[DATA SECTION]

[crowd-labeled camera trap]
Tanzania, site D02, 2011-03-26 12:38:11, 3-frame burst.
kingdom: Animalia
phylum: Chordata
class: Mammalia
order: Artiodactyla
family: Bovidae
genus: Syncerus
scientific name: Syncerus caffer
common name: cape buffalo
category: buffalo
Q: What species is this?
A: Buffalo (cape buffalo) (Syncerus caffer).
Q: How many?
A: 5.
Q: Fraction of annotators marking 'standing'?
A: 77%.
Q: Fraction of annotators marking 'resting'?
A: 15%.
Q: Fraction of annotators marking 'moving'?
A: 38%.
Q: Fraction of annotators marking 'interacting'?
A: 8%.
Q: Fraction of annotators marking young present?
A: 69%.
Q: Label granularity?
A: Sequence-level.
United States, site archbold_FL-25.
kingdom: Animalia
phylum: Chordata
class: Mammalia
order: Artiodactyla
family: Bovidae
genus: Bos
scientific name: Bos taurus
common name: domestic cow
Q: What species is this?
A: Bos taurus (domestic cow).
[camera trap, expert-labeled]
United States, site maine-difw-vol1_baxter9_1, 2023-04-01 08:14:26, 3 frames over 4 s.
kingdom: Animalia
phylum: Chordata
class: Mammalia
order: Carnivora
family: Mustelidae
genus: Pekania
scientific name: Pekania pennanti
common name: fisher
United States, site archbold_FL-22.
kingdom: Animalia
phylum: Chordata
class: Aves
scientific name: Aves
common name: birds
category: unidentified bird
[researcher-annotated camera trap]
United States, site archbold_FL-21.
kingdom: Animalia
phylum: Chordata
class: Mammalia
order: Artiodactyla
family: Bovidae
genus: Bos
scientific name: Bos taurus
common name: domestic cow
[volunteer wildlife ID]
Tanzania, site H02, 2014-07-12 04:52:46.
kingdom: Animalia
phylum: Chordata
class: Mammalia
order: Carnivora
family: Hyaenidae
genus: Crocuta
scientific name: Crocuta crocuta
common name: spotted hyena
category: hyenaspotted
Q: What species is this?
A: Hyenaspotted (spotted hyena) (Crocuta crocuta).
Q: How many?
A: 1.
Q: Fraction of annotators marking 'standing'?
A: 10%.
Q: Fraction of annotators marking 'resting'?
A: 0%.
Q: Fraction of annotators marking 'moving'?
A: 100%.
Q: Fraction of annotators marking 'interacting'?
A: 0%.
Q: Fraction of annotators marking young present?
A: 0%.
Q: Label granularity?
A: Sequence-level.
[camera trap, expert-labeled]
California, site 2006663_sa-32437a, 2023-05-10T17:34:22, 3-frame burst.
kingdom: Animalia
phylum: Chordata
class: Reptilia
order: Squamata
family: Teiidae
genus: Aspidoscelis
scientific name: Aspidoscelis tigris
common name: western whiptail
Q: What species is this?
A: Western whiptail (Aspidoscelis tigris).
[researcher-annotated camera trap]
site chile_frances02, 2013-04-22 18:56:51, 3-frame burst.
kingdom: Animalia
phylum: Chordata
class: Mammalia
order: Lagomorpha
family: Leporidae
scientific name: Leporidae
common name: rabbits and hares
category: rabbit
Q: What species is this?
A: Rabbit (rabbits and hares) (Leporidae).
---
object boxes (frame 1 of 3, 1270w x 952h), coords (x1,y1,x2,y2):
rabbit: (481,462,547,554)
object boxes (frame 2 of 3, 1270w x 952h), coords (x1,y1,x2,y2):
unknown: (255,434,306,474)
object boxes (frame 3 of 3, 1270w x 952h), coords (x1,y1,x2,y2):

[/DATA SECTION]

◆ WHAT THE TASK REQUIRES:
Beginning at the top of the entries above, output each line exactly, and end with the line in which "common name: fisher" appears.

◆ ANSWER TO THIS TASK:
[crowd-labeled camera trap]
Tanzania, site D02, 2011-03-26 12:38:11, 3-frame burst.
kingdom: Animalia
phylum: Chordata
class: Mammalia
order: Artiodactyla
family: Bovidae
genus: Syncerus
scientific name: Syncerus caffer
common name: cape buffalo
category: buffalo
Q: What species is this?
A: Buffalo (cape buffalo) (Syncerus caffer).
Q: How many?
A: 5.
Q: Fraction of annotators marking 'standing'?
A: 77%.
Q: Fraction of annotators marking 'resting'?
A: 15%.
Q: Fraction of annotators marking 'moving'?
A: 38%.
Q: Fraction of annotators marking 'interacting'?
A: 8%.
Q: Fraction of annotators marking young present?
A: 69%.
Q: Label granularity?
A: Sequence-level.
United States, site archbold_FL-25.
kingdom: Animalia
phylum: Chordata
class: Mammalia
order: Artiodactyla
family: Bovidae
genus: Bos
scientific name: Bos taurus
common name: domestic cow
Q: What species is this?
A: Bos taurus (domestic cow).
[camera trap, expert-labeled]
United States, site maine-difw-vol1_baxter9_1, 2023-04-01 08:14:26, 3 frames over 4 s.
kingdom: Animalia
phylum: Chordata
class: Mammalia
order: Carnivora
family: Mustelidae
genus: Pekania
scientific name: Pekania pennanti
common name: fisher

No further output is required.